Peter Ogburn and Eddie Scarry contributed to this report.

Roll Call’s Next Editor: Who Will it Be?

As Roll Call searches high and low for a new editor, we bring you the prospects and tell you why each candidate will get the job offer and why he or she will not. CQ Roll Call has faced a lot of changes, layoffs and departures this year and more tweaks are on the way with the official merging of CQ Today and Roll Call in November. But first things first — with the recent departure of Editor Scott Montgomery to NPR, they need a new leader, a strong hand who needs authority and freedom to revamp the publication. In the interim they’ve placed CQ Roll Call Deputy Executive Editor Randy Wynn in charge. There’s a great nostalgia and affection for Roll Call among the alums around town. People want to see it succeed. But where is management going with it? In the words of a source long familiar with the inner workings of the publication, searching for a new editor is like asking someone to be captain of a team. The worry is, no one knows what sport they’re playing. The hopefuls are in no significant order. Nor have all of these folks been formally approached by management. CQ Roll Call Publicist Rebecca Gale declined to comment on the list of hopefuls. We wrote all the potential editors, most of whom either declined to comment or didn’t respond to a request for comment.

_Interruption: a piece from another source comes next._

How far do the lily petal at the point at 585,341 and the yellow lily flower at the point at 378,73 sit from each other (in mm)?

1. Emily Pierce: Roll Call Senate Editor

Why she’ll get it: A great editor and well-liked by reporters. She came up through the ranks and has been in the newsroom for about a decade. Can anyone remember Roll Call having a female at the helm? Would be a nice touch.

Why she won’t: She lacks experience as a upper level manager. “Although she’s fantastic I doubt they’d go for her,” one spy remarked.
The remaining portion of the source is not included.